Gold prices extended gains on Friday to their highest level in over a month following key US jobs data that showed the labor market was softening, lifting expectations around a Federal Reserve interest rate cut in September.
Spot gold was up 1.3% at USD 2,385.63 per ounce as of 2:10 p.m. (1810 GMT). Bullion is up more than 2% for the week so far.
US gold futures settled 1.2% higher to USD 2,397.7.
“Gold is trading at one-month highs as lower payroll revisions and yet another uptick in the unemployment rate help ‘cement’ a September rate cut,” said Tai Wong, a New York-based independent metals trader.
“Bulls are eyeing a return to USD 2,450 all-time highs if the Fed starts openly hinting at September,” he added.
Data showed US non-farm payrolls grew by 206,000 jobs in June, slightly higher than the 190,000 new jobs estimated by economists polled by Reuters.

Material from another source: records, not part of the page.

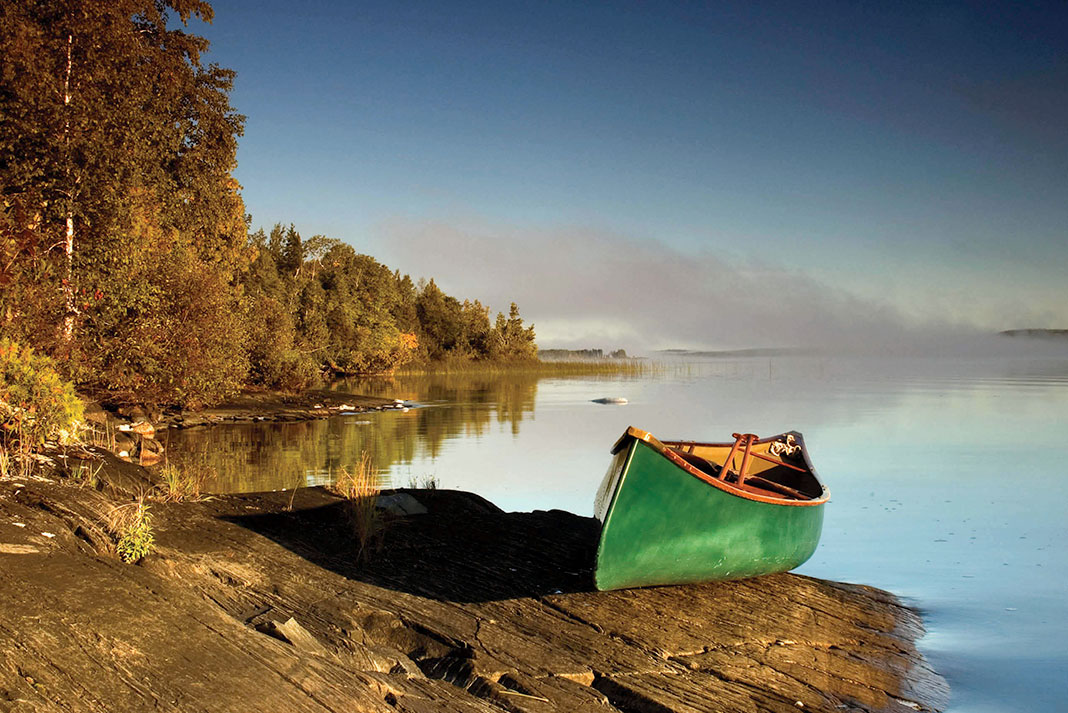 a Prospector canoe rests on the shore of a lake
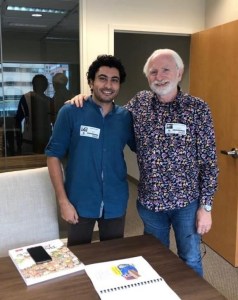 Cartoonists Sameh Samir and KAL smiling and interacting during an office meeting with documents on the table.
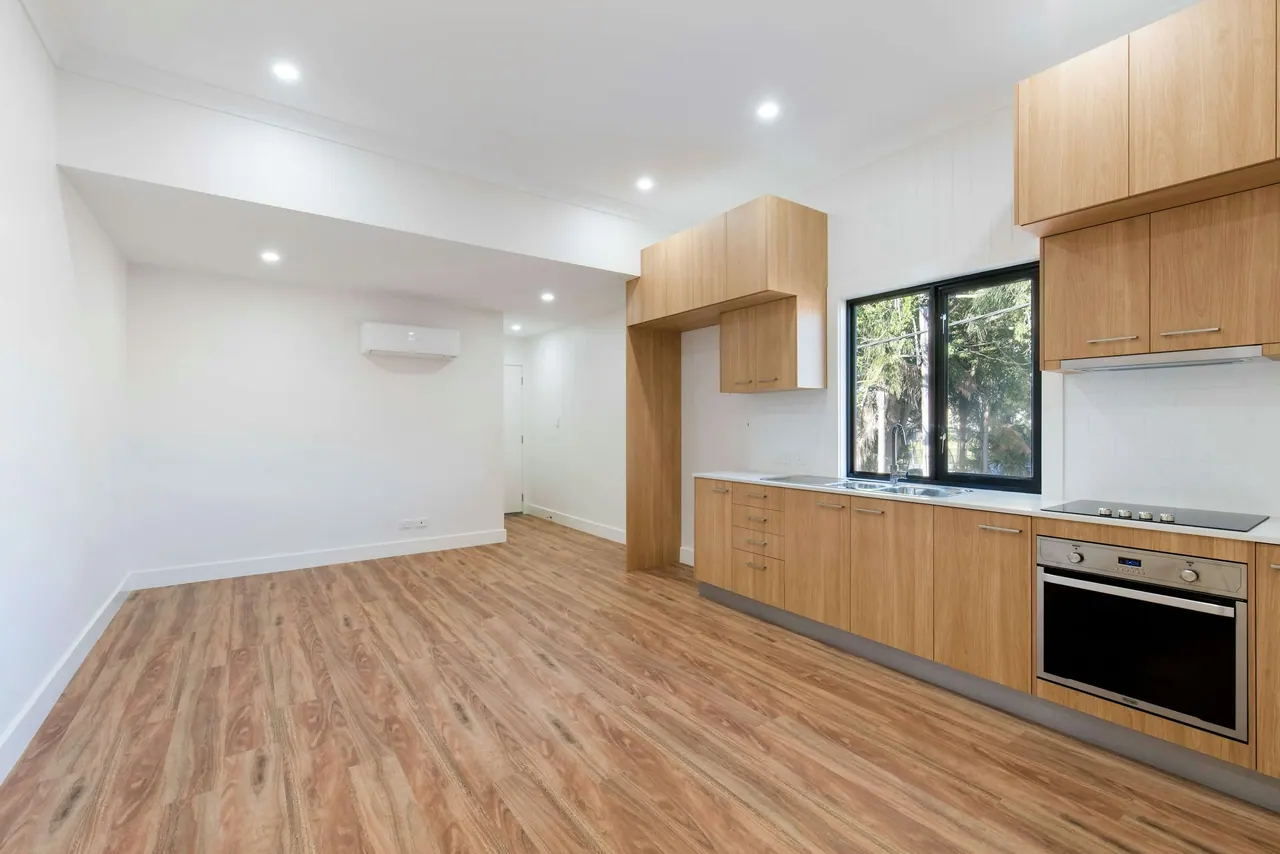 A new kitchen and living room on light engineered wood floors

Meanwhile, estimated job growth for May was revised down to 218,000 new jobs from 272,000, while April’s job growth was revised down to 108,000 new jobs from a previous 165,000. The unemployment rate rose to 4.1%, slightly higher than the estimated 4.0%.
Following the data, US interest-rate futures prices reflected continued market confidence in a September rate cut, with the implied probability remaining at about 72%.

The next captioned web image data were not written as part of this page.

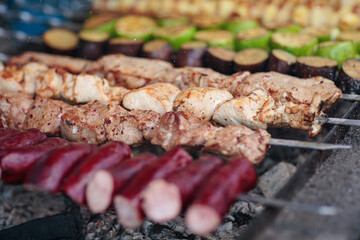 Close-up view of various skewers grilling over charcoal, featuring seasoned meats, sausages, and a mix of green zucchini, eggplants, and yellow peppers, creating vibrant assortment of grilled flavors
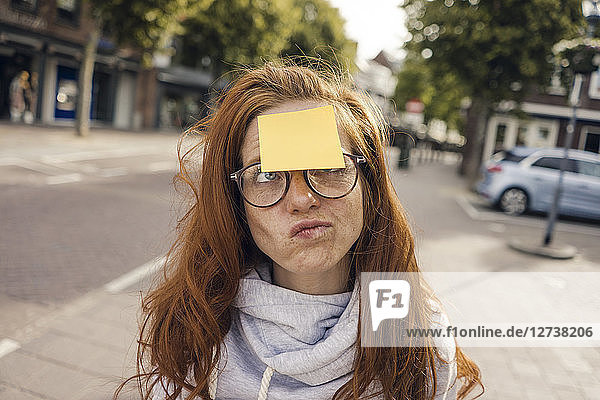 Redheaded woman with adhesive note sticking on her forehead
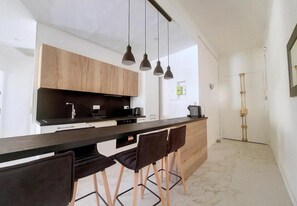 Enjoy cooking in this well-equipped kitchen with a sleek countertop, wooden cabinets, and pendant lights.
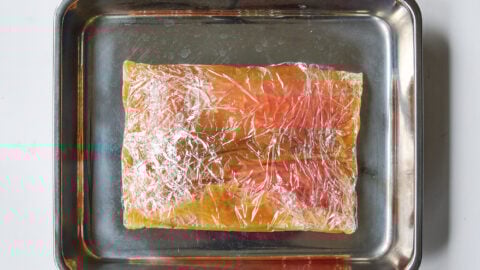 Salmon fillet nestled on a small metal tray, fully wrapped in miso marinade to cure.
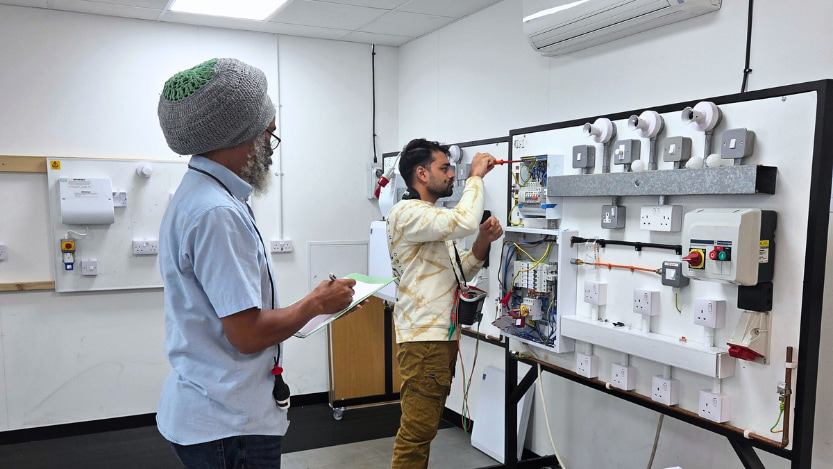 A Logic4training electrical student carrying out inspection, testing, and commissioning under supervision from a Logic4training electrical trainer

Traders are also pricing in a rising chance of a second rate cut in December. Lower rates reduce the opportunity cost of holding non-yielding gold.

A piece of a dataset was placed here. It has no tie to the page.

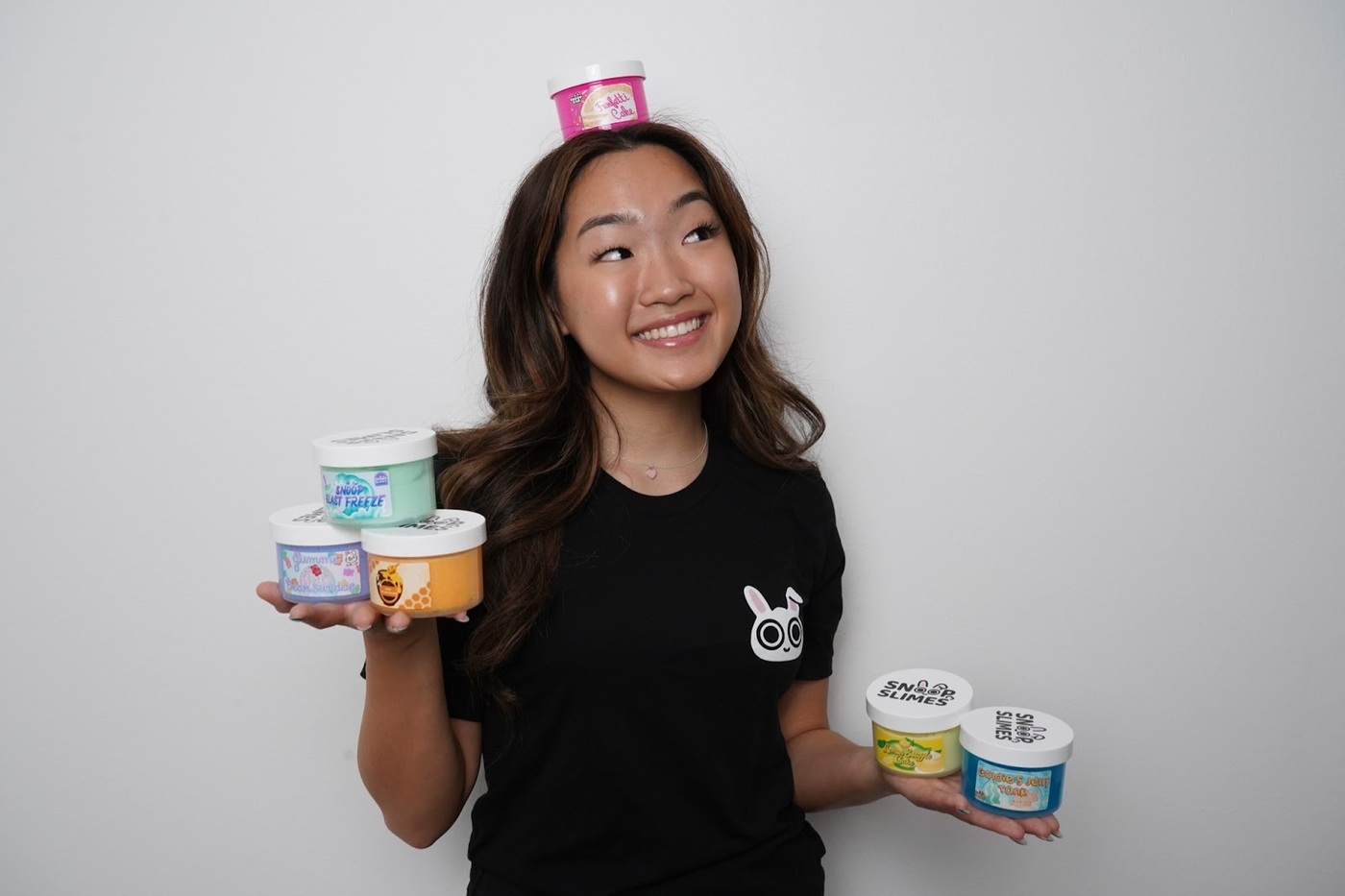 Headshot of Jungmin Kang with several containers of SnoopSlimes products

The dollar slipped to a three-week low against its rivals after the jobs data, making gold less expensive for other currency holders, while the yield on the benchmark US 10-year Treasury note crept lower.
Elsewhere, spot silver rose 2.7% to USD 31.25 per ounce and is on track for its best week since May 17. Platinum rose 2.6% to USD 1,028.62 per ounce and palladium gained 0.2% to USD 1,019.75.